Birlutiu Victoria, Birlutiu Rares Mircea, Costache Victor Sebastian
Lucian Blaga University of Sibiu, Academic Emergency Hospital Sibiu-Infectious Diseases Clinic, Sibiu Lucian Blaga University of Sibiu, Spitalul Clinic de Ortopedie-Traumatologie si TBC osteoarticular "Foisor" Bucuresti Lucian Blaga University of Sibiu, Faculty of Medicine Sibiu; Department of Cardiovascular and Thoracic Surgery-European Hospital Polisano, Sibiu, Romania.
Medicine (Baltimore). 2018 Jul;97(27):e11260. doi: 10.1097/MD.0000000000011260.
Streptococcus viridans, a heterogeneous group of alpha-hemolytic streptococci, is part of the normal flora of the mouth, usually responsible for dental caries (Streptococcus mutans, Streptococcus sanguinis), and pericoronitis, as well as for subacute infective endocarditis. They are responsible for 40-60% of the endocarditis cases occurring on the normal valves, especially in male patients and over 45 years of age. A change in the bacterial flora of the oral cavity is taking part after orthodontic fixed appliances are introduced into the oral cavity, change that is associated with an increased concentration of the acidogenic bacteria. Bacteraemia is the consequence of oral cavity infections, the association of infective endocarditis with fixed orthodontic appliance, as it has been described by us for the first time, caused by Abiotrophia defectiva.
We present the case of a female Caucasian patient, aged 22 years, who developed infective endocarditis with Streptococcus viridans associated with fixed orthodontic appliance, located on the mitral valve, without previous cardiac pathology, and the therapeutic difficulties associated with allergic reactions (to vancomycin, and spironolactone).

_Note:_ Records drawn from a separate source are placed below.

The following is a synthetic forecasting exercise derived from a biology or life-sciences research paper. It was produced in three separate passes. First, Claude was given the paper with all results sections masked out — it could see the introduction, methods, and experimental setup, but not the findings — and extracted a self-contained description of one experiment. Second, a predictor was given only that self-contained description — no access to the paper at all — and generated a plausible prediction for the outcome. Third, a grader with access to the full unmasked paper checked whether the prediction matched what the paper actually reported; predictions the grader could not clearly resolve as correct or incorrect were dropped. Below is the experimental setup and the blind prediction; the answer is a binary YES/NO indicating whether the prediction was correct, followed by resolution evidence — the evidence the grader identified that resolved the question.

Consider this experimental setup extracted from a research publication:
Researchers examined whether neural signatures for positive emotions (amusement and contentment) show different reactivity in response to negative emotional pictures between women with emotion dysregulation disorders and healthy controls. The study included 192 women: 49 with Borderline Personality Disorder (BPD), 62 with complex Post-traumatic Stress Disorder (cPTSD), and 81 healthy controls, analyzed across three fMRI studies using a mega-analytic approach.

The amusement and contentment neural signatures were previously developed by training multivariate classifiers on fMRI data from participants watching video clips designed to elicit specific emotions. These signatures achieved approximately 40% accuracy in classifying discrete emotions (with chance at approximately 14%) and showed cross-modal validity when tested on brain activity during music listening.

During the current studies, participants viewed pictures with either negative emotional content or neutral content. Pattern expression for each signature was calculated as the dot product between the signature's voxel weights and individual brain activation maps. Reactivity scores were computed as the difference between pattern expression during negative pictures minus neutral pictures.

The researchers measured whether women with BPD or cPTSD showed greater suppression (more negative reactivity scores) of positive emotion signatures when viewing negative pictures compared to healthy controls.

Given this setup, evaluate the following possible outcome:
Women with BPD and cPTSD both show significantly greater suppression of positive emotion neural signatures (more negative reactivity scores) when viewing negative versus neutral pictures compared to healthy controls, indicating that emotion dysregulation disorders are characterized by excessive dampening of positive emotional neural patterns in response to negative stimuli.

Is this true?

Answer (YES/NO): NO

Repetitive haemocultures were positive with Streptococcus viridans, while transthoracic echography revealed a severe mitral failure through anteromedial segment of the anterior mitral valve leaf prolapse with eccentric jet to the posterior wall.

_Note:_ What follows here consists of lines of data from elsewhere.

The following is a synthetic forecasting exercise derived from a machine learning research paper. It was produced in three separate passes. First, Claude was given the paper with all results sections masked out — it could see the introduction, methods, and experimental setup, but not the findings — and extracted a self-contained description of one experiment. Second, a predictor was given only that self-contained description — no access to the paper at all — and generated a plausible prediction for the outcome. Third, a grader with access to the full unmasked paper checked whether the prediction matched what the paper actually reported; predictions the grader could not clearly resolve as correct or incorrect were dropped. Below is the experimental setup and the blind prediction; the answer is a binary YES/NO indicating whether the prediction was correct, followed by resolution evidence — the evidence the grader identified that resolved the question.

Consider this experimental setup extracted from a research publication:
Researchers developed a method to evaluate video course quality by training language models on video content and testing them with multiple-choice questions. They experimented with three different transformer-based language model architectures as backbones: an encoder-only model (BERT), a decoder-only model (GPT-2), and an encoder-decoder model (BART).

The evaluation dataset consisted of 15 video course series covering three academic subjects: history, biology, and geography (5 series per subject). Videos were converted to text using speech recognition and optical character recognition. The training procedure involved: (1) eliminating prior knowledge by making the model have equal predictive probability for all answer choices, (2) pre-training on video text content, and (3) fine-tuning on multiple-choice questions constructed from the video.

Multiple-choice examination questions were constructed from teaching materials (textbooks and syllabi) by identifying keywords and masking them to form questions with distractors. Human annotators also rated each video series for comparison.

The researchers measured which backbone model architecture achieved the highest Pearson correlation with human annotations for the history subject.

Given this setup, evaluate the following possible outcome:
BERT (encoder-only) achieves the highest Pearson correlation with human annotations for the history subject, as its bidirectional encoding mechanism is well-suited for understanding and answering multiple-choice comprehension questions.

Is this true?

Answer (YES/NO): YES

During hospitalization, the decision to undergo surgical intervention was taken after obtaining negative haemocultures. The patient underwent surgically intervention, and a mitral valve plasty with insertion of neochords was performed.
Intraoperative and subsequently post-discharge transesophageal echography, highlighted normofunctional mitral plasty with a remaining regurgitation grade I-II of IV, with good openness, minor tricuspid regurgitation, and mild pulmonary hypertension.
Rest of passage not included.